OpenAI asks external contractors to submit real tasks and assignments from their current or previous jobs so they can employ that data to evaluate the performance of next-generation artificial intelligence models, according to data from OpenAI and training data company Handshake AI obtained by WIRED.
The project appears to be part of OpenAI’s efforts to establish a human baseline for various tasks, which can then be compared to artificial intelligence models. In September, the company introduced a up-to-date product to the market rate the process of measuring the performance of artificial intelligence models compared to professionals from various industries. OpenAI says this is a key indicator of progress toward achieving AGI, or an artificial intelligence system that outperforms humans at the most economically valuable tasks.
“We hired people from a variety of professions to help us collect real-world tasks modeled after those you performed full-time, so that we could measure how well the AI models performed at those tasks,” reads one of OpenAI’s confidential documents. “Take existing pieces of long-term or complex work (hours or days+) that you have performed in your profession and turn each of them into a task.”
OpenAI is asking contractors to describe tasks they have performed on current or past projects and to submit real examples of work done, according to an OpenAI presentation on the project viewed by WIRED. Each example should be “a specific output (not a summary of the file, but the file itself), e.g. Word document, PDF, Powerpoint, Excel, image, repo,” the presentation notes. OpenAI says people can also share fabricated work examples created to demonstrate how they would realistically react in certain scenarios.
OpenAI and Handshake AI declined to comment.
According to OpenAI’s presentation, real-world tasks consist of two components. There is a task request (what the person’s supervisor or co-worker told him to do) and the task object (the actual work he did in response to that request). The company repeatedly emphasizes in its instructions that the examples provided by contractors should reflect the “real work on the job” that the person “Actually done.”
One example in OpenAI’s presentation describes the role of “senior lifestyle manager at a luxury concierge company for ultra-high-net-worth individuals.” The goal is to “prepare a short, 2-page PDF version of a 7-day Bahamas yacht cruise overview for a family traveling there for the first time.” It includes additional details about the family’s interests and what the itinerary should look like. “Item Supplied by an Experienced Human” then shows what the contractor would submit in this case: a real Bahamas itinerary created for the client.
OpenAI instructs contractors to remove corporate intellectual property and personal information from work files they submit. In a section titled “Important Reminders,” OpenAI tells employees to “remove or anonymize any: personal information, proprietary or confidential data, material non-public information (e.g., internal strategy, unpublished product details).”

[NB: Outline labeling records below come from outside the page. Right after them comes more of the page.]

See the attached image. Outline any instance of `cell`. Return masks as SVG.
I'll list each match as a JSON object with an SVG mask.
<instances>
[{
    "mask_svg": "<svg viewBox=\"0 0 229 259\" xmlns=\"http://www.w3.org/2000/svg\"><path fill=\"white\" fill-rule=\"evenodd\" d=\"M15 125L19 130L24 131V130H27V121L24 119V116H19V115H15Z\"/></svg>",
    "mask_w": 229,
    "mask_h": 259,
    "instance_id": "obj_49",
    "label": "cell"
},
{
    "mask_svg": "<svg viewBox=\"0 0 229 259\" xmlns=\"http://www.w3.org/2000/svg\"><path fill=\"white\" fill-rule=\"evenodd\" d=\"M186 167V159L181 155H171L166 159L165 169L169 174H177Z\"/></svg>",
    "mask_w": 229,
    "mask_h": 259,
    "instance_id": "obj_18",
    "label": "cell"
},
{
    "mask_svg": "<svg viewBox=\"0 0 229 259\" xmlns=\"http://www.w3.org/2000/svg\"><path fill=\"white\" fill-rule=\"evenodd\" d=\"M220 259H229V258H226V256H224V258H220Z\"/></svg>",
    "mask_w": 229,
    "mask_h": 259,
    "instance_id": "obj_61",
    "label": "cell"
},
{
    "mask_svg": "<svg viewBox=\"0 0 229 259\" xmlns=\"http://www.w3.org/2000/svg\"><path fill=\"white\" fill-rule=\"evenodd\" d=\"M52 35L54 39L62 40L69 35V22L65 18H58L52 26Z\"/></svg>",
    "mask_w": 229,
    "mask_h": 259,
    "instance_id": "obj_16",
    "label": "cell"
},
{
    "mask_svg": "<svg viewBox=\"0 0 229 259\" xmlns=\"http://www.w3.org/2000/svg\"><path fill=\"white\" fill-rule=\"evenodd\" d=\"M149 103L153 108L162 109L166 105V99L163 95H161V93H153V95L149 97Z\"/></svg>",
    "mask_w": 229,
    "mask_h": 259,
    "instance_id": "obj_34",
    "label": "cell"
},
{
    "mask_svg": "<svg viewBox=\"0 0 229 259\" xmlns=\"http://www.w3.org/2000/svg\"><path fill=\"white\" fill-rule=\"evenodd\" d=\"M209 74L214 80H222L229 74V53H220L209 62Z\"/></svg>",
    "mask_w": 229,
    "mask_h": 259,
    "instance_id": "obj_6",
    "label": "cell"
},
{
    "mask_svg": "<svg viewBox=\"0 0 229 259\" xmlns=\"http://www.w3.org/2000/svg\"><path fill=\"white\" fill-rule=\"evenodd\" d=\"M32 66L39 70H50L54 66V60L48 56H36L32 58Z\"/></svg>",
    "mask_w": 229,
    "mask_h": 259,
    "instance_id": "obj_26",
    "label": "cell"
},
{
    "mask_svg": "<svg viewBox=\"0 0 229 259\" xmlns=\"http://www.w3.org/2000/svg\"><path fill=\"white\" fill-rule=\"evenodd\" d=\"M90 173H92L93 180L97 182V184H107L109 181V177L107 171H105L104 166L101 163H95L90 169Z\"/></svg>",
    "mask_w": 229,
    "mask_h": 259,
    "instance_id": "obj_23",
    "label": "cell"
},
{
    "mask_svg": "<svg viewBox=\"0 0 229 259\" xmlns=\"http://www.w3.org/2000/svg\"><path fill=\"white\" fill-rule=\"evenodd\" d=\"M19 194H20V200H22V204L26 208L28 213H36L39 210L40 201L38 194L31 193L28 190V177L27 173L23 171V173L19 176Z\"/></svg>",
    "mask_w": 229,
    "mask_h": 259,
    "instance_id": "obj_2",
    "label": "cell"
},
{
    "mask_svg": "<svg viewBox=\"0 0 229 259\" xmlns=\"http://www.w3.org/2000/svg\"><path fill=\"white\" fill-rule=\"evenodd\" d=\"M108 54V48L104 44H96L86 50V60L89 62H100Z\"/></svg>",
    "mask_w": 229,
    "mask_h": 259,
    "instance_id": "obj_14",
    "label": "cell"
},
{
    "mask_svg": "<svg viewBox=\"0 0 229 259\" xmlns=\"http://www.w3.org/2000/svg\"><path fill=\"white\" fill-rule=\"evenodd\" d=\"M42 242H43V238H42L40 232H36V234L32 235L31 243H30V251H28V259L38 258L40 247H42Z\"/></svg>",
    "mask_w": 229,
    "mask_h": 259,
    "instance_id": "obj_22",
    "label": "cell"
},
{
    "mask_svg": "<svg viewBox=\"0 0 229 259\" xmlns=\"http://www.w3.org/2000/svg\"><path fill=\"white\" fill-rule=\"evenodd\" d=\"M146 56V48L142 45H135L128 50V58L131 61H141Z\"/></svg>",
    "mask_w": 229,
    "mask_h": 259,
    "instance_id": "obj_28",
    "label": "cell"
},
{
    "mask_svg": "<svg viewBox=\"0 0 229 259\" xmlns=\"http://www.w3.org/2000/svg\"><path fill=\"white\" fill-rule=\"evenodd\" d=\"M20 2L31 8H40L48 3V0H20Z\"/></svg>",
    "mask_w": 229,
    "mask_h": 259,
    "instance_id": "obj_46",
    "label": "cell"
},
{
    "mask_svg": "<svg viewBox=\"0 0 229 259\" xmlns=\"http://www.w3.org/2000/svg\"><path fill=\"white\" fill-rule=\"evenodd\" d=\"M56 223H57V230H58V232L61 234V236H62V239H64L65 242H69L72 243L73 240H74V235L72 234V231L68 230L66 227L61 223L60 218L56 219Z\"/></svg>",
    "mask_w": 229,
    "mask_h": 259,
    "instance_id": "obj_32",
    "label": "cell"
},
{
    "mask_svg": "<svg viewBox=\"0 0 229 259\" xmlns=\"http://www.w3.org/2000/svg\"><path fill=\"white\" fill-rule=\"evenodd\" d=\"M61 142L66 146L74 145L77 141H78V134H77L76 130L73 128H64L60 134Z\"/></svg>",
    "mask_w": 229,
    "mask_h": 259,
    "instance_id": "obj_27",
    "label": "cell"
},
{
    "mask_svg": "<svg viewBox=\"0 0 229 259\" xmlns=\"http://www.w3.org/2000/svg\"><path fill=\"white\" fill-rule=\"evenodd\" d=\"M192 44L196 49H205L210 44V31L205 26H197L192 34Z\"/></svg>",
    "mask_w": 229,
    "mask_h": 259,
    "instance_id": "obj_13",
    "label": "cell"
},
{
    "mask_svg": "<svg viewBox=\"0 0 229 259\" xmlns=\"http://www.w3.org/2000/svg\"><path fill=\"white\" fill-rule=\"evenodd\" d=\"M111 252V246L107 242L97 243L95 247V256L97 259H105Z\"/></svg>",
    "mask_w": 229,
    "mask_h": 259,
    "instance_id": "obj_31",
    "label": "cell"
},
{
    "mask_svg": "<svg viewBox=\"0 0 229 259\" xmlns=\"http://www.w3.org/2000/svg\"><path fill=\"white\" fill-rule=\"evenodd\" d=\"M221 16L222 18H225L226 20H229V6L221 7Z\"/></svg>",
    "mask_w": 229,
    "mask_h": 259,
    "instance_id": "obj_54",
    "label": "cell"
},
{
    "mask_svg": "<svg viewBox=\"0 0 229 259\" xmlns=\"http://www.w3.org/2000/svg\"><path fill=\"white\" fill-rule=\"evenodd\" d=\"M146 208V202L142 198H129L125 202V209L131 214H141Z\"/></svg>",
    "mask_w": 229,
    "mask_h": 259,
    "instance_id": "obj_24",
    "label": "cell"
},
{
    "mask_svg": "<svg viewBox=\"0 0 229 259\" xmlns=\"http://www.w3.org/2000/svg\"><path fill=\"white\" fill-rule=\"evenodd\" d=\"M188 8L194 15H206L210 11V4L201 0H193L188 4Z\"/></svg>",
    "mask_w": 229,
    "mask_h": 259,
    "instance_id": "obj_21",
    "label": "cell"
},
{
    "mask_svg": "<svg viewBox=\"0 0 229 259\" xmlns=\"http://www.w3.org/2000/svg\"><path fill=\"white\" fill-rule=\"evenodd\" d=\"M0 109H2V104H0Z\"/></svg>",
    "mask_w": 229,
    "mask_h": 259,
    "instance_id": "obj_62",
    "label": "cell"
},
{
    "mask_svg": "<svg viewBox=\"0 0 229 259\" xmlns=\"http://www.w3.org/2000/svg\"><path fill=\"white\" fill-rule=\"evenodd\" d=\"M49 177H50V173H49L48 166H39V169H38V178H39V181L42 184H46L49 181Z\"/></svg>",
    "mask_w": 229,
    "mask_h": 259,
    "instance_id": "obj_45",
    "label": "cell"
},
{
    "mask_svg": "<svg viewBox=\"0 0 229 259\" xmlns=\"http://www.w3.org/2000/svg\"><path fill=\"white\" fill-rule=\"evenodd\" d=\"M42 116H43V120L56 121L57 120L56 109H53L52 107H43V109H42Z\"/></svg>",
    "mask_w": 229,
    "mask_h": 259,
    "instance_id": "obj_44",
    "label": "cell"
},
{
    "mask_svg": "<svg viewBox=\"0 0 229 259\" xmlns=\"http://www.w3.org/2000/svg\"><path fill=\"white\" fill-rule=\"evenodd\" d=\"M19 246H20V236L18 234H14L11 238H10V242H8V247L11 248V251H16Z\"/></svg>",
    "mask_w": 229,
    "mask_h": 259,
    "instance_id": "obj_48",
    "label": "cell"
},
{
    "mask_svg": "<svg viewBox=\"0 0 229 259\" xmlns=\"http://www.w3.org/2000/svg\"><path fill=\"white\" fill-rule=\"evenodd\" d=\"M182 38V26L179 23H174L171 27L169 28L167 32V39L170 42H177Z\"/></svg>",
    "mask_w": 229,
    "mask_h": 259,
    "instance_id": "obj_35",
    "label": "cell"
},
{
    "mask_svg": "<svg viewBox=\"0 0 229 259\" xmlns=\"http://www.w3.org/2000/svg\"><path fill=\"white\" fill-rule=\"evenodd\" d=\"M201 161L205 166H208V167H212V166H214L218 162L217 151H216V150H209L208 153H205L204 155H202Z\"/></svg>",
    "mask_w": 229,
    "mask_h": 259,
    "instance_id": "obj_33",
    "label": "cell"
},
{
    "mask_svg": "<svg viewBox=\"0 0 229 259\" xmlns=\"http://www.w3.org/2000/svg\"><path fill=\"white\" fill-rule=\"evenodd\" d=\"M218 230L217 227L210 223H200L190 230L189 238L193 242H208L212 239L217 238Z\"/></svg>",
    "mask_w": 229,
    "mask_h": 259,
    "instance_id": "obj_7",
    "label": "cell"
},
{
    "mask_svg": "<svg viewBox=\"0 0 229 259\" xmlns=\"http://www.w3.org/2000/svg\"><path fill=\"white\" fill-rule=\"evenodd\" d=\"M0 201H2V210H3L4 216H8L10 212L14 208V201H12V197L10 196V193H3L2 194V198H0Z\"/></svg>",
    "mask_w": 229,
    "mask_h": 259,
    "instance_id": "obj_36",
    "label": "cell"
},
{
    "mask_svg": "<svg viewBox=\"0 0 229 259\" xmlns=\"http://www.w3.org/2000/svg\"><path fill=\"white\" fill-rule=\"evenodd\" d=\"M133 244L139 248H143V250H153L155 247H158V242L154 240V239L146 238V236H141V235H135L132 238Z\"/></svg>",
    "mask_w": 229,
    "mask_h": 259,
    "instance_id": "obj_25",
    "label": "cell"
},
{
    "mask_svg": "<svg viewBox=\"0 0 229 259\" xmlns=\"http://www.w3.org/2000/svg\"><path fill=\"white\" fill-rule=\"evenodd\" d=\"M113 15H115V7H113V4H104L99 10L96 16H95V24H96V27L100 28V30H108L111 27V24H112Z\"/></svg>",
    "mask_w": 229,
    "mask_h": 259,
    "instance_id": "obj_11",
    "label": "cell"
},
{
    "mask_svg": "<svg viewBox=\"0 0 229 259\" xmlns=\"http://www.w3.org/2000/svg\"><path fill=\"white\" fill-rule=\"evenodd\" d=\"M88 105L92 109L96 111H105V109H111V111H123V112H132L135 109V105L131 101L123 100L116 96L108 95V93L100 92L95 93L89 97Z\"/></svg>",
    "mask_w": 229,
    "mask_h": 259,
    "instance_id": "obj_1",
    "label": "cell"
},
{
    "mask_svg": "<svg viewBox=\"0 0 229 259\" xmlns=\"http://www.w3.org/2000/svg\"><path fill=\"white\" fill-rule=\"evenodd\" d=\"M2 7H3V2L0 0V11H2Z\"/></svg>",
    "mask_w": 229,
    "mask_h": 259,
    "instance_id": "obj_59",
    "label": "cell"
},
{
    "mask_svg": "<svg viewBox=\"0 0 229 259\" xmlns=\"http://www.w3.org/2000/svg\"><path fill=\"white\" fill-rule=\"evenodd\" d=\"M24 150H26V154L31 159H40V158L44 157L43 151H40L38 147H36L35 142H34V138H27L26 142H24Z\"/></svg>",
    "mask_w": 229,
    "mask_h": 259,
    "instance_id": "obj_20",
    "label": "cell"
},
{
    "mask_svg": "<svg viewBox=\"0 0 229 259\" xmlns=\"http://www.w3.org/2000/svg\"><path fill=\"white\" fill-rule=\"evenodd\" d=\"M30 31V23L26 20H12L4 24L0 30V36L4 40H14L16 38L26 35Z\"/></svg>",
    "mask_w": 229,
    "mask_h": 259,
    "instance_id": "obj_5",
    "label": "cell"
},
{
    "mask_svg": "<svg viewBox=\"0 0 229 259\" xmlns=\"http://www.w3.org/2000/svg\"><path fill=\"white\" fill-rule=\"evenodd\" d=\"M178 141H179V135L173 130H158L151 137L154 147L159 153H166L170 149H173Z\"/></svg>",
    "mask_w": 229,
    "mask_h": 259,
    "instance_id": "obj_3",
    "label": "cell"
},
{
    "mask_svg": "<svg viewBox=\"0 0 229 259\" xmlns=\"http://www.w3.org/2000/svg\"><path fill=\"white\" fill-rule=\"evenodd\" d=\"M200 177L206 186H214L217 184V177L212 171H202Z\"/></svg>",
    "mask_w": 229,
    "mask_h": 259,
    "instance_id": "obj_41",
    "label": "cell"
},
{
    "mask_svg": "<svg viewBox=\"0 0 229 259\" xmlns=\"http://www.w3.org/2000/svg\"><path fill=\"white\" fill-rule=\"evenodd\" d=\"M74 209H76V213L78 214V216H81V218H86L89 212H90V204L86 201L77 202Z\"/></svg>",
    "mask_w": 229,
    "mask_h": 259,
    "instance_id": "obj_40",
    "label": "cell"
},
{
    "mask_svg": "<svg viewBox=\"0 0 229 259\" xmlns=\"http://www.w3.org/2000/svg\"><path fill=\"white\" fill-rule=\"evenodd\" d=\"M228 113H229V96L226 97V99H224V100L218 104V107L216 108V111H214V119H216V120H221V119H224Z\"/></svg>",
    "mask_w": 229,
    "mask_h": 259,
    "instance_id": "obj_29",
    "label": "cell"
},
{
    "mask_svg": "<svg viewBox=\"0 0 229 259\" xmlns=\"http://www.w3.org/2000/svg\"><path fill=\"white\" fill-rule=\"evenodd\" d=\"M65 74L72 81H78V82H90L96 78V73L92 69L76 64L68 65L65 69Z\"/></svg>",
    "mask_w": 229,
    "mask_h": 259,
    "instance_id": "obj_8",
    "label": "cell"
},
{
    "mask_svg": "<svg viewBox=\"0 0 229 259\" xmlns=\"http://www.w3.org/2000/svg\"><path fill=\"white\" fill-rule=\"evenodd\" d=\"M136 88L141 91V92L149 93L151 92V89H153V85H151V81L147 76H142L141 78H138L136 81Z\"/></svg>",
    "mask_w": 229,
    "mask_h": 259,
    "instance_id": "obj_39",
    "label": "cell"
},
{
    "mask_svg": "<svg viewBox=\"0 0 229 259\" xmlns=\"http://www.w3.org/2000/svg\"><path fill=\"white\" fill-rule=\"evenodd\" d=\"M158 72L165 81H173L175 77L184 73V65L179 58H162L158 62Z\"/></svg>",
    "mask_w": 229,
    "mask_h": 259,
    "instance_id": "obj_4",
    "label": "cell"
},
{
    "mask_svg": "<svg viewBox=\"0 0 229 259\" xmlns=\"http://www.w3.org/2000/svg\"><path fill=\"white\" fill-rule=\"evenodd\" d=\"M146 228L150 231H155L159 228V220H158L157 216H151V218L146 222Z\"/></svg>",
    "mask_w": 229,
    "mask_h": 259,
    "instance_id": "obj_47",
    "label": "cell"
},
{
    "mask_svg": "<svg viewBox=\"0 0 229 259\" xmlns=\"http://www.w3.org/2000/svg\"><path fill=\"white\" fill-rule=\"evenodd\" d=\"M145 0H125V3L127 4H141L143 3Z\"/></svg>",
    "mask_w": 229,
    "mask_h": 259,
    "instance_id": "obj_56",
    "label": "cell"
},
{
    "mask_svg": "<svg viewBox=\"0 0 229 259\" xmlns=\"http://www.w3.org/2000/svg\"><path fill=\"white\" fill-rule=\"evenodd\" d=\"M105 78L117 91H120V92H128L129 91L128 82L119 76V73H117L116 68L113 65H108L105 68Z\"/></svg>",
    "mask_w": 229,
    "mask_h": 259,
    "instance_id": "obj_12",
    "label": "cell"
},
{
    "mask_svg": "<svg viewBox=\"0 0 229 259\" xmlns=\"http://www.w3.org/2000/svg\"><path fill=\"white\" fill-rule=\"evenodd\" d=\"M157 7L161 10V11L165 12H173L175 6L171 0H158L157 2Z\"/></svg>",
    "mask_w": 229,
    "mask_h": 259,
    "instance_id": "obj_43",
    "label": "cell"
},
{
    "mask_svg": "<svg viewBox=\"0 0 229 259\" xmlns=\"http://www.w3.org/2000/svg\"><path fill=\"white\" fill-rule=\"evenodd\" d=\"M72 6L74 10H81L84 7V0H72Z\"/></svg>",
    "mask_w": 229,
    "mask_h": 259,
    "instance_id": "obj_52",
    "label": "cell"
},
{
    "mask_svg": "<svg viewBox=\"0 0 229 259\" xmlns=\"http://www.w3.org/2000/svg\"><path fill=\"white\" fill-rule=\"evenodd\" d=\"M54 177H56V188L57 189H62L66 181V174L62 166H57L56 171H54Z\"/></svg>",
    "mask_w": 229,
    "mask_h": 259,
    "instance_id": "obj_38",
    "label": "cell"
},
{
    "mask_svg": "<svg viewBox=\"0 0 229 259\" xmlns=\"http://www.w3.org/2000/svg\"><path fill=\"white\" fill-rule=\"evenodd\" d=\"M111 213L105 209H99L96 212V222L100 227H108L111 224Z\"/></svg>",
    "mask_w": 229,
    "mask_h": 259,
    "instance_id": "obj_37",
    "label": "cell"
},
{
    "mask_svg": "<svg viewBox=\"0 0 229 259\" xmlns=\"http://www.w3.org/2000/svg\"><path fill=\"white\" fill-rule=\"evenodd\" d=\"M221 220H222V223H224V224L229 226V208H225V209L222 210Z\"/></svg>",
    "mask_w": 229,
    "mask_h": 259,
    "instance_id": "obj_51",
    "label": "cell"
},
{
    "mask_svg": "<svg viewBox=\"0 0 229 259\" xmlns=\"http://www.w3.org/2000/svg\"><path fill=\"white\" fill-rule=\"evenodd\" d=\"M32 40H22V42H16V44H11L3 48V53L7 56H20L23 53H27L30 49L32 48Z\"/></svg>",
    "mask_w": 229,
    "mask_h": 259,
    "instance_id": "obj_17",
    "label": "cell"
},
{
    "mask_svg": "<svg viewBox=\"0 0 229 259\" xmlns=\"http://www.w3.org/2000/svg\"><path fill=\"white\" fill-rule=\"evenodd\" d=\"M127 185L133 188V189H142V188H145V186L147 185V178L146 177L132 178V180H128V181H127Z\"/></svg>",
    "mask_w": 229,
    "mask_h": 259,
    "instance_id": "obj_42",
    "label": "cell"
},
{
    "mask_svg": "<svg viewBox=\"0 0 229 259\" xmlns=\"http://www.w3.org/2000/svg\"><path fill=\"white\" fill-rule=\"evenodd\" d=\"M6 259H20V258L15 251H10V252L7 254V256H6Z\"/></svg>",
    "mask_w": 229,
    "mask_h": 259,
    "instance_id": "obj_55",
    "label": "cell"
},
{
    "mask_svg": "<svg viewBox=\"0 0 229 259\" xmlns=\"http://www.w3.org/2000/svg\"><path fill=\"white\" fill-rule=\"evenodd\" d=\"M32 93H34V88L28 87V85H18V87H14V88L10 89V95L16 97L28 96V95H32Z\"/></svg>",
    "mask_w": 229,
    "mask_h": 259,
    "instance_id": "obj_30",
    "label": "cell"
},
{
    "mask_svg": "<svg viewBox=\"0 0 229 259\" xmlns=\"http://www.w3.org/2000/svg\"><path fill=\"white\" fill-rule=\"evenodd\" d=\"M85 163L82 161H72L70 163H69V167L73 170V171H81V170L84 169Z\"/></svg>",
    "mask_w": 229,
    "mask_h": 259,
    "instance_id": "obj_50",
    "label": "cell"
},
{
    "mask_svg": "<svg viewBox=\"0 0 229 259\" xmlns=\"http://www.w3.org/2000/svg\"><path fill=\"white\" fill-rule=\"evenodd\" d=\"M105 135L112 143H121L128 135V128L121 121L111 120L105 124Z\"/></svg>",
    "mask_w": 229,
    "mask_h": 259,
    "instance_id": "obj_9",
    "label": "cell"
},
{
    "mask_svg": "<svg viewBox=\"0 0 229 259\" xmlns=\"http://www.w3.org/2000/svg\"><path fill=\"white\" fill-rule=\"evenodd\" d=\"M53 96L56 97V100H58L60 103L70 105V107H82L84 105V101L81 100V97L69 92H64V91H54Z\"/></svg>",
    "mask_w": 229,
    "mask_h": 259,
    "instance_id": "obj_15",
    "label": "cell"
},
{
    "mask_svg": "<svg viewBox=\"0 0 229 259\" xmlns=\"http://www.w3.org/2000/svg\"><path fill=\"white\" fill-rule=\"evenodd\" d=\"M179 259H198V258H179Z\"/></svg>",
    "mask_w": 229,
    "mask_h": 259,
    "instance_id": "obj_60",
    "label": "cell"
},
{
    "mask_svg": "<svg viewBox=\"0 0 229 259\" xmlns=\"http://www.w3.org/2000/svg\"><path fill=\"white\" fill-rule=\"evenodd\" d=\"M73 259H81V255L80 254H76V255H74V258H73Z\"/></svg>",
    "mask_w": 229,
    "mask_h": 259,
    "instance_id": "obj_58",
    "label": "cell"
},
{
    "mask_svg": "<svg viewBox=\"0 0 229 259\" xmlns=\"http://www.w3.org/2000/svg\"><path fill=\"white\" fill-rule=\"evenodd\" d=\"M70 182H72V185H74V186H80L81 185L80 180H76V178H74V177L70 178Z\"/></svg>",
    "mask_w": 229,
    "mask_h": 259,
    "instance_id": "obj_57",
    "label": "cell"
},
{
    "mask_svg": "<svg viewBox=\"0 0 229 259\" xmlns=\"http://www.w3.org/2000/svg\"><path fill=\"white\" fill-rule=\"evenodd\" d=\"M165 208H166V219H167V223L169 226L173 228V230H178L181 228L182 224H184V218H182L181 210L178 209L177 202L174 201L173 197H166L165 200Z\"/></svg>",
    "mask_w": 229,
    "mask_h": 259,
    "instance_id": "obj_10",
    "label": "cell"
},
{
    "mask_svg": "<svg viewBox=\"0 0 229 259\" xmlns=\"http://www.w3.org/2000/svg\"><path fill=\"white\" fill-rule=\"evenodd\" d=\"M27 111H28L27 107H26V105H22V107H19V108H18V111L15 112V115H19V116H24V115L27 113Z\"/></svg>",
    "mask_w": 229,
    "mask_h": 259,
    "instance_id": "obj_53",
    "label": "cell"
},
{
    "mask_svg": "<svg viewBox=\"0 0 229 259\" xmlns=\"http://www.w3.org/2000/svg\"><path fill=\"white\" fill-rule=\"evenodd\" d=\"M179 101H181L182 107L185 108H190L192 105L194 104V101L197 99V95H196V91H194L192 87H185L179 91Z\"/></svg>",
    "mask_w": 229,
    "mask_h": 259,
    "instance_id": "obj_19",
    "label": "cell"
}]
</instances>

One of the files reviewed in the WIRED document mentions a ChatGPT tool called “Scrubbing superstars” which provides advice on how to remove confidential information.
Evan Brown, an intellectual property lawyer at Neal & McDevitt, tells WIRED that artificial intelligence labs that receive confidential information from contractors on this scale could be subject to trade secret misappropriation claims. Contractors who offer an AI company documents from their previous jobs, even sanitized ones, may be at risk of violating prior employers’ confidentiality agreements or revealing trade secrets.
“The AI Lab places a lot of trust in its contractors to decide what is and is not confidential,” Brown says. “If they let something through, do AI labs really take the time to figure out what is and isn’t a trade secret? I think the AI lab is putting itself at a lot of risk.”